• **EXERCISE SET**:
• A. Answer these about the text on ordering floor tiles and lunch at Robinsons Mall, one answer a line:
(i) How many meters did the foreman's text message say would be needed?
(ii) How many containers of tile adhesive were out of stock?
(iii) What does the new Pizza Hut lunch feast cost?
• B. From the text on ordering floor tiles and lunch at Robinsons Mall, list every dish named in the paragraph about the Pizza Hut lunch feast.

• **TEXT SHOWN**:
* * * *
My wife wisely decides to call “Boy” our foreman on sight and ask him. At least Boy, whose crew will be doing the installation of the floor tiles, had the foresight to measure each of our rooms separately and provided us with a detailed list of what size tile and how many would be needed for each room.
About 15 minutes later our foreman sent a text message to my spouse. 93 meters would be needed. At least the 100 meter estimate wasn’t far off. But A.M. Builder’s didn’t have that much material for the soffits in stock; we would have to wait until 1:30 pm until their supplier came in and let them know how much local stock was available.
So we sent Elly on his way and began the process of ordering our floor tiles. Our tiles would be delivered next week in Guimaras but 100 containers of needed adhesive tile were not in stock and would arrive in three days, in time for the tile shipment.
It was only noon, so upon my wife’s suggestion we decided to go to Robinsons for lunch. After being told by one jeepney operator that they did not make a stop at Robinsons, an older Filipino gentleman at the rear of a jeepeney loaded with supplies from A.M., told us to hop on and that the driver would drop us off at the popular mall.
We thanked the man for the ride and he asked what nationality I was.
“American, “ I answered. “Illinois, near Chicago, where Michael Jordan played with the Bulls.” (We actually lived in Central Illinois, about 3 1/2 hours from The Windy City but many Filipinos love basketball and understand the Jordan reference.)
Robinsons Mall was busier than free Egg McMuffin Day at McDonald’s. All the eateries were busy but after a trip to the CR, Comfort Room, Pizza Hut had cleared a few tables so we had our lunch there
(By the way, Pizza Hut, has a new lunch feast menu and for 299 pesos, two people, including me, can be well fed. I’m thrilled that they are now allowing substitutions for each menu item. We substituted a bacon cheeseburger regular pizza for a Hawaiian Pineapple Pizza, and this particular feast came with two orders of American french fries and two orders of mushroom soup. My asawa couldn’t eat all of her fries, and I, happily, polished them off for her.)
* * * *
• **RECORDED DATA**:
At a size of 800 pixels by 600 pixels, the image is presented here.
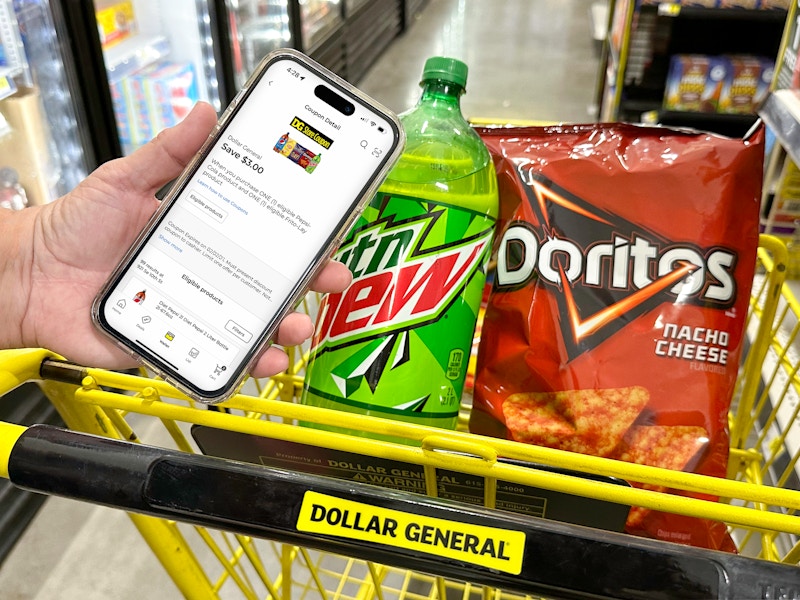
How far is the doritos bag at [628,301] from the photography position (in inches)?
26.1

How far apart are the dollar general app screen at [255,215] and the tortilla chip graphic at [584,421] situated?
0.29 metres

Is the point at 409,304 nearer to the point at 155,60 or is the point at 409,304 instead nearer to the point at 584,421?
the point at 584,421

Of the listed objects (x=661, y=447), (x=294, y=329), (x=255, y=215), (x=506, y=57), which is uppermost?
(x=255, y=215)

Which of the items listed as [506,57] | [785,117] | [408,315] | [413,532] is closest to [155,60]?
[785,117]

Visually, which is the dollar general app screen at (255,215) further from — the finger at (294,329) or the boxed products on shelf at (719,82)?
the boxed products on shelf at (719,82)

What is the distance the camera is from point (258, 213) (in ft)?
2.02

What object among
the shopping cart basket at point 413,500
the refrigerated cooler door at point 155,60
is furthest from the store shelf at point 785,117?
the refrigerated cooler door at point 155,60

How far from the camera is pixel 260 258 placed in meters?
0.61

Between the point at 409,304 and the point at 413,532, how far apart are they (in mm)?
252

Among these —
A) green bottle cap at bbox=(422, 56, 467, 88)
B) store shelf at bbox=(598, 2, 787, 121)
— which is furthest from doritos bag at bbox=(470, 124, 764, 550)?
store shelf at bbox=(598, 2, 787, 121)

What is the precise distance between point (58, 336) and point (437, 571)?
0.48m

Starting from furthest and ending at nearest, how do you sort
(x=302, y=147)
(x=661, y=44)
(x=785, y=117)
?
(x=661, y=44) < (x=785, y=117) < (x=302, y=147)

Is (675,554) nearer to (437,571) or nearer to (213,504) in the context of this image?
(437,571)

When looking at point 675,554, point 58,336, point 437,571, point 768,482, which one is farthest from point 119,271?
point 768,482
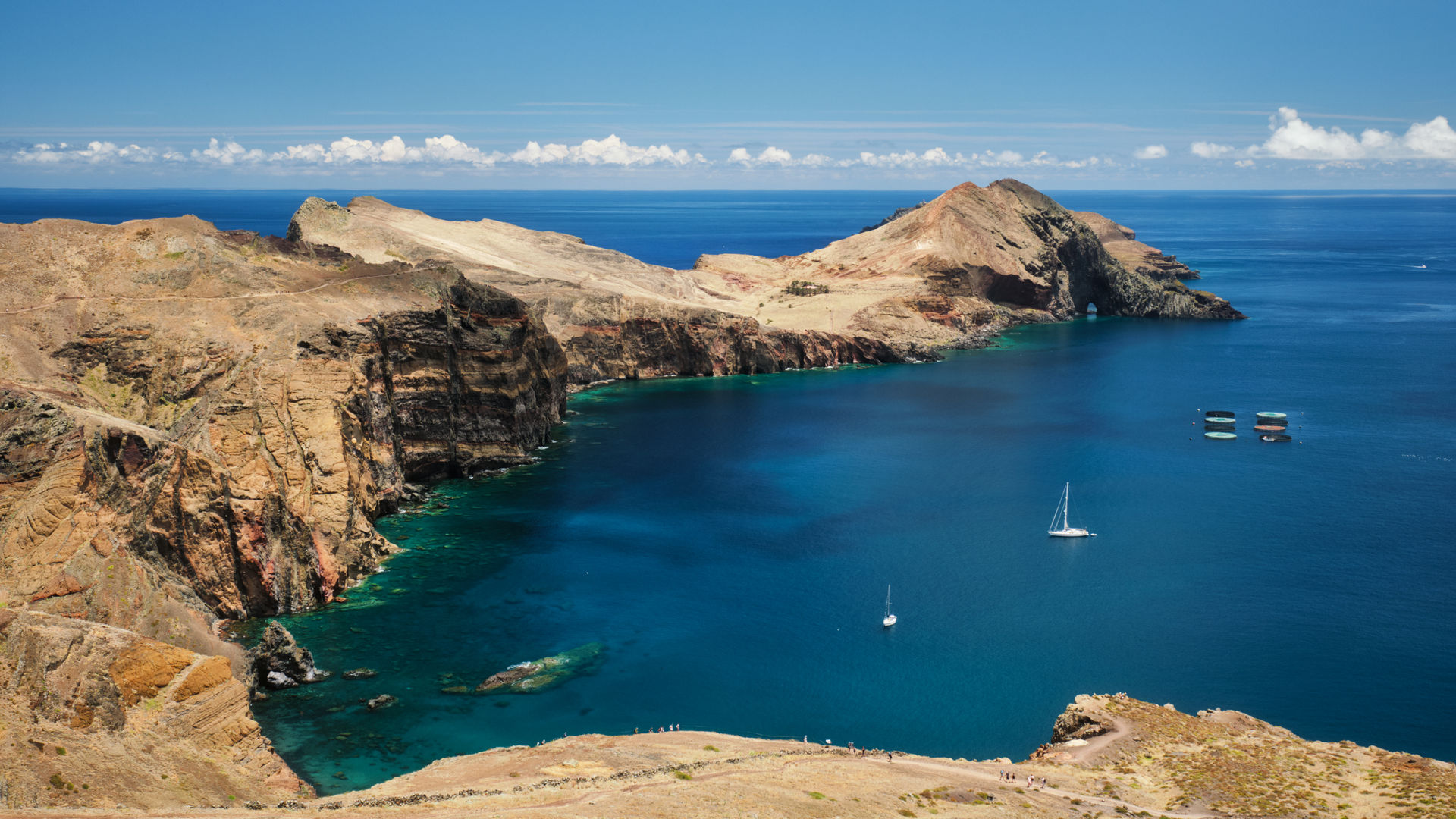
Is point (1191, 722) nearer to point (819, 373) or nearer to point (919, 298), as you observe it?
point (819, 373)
* * * *
• **EXERCISE ANSWERS**:
• A.
(i) 93 meters
(ii) 100 containers
(iii) 299 pesos

• B.
- Bacon cheeseburger regular pizza
- Hawaiian Pineapple Pizza
- American french fries
- Mushroom soup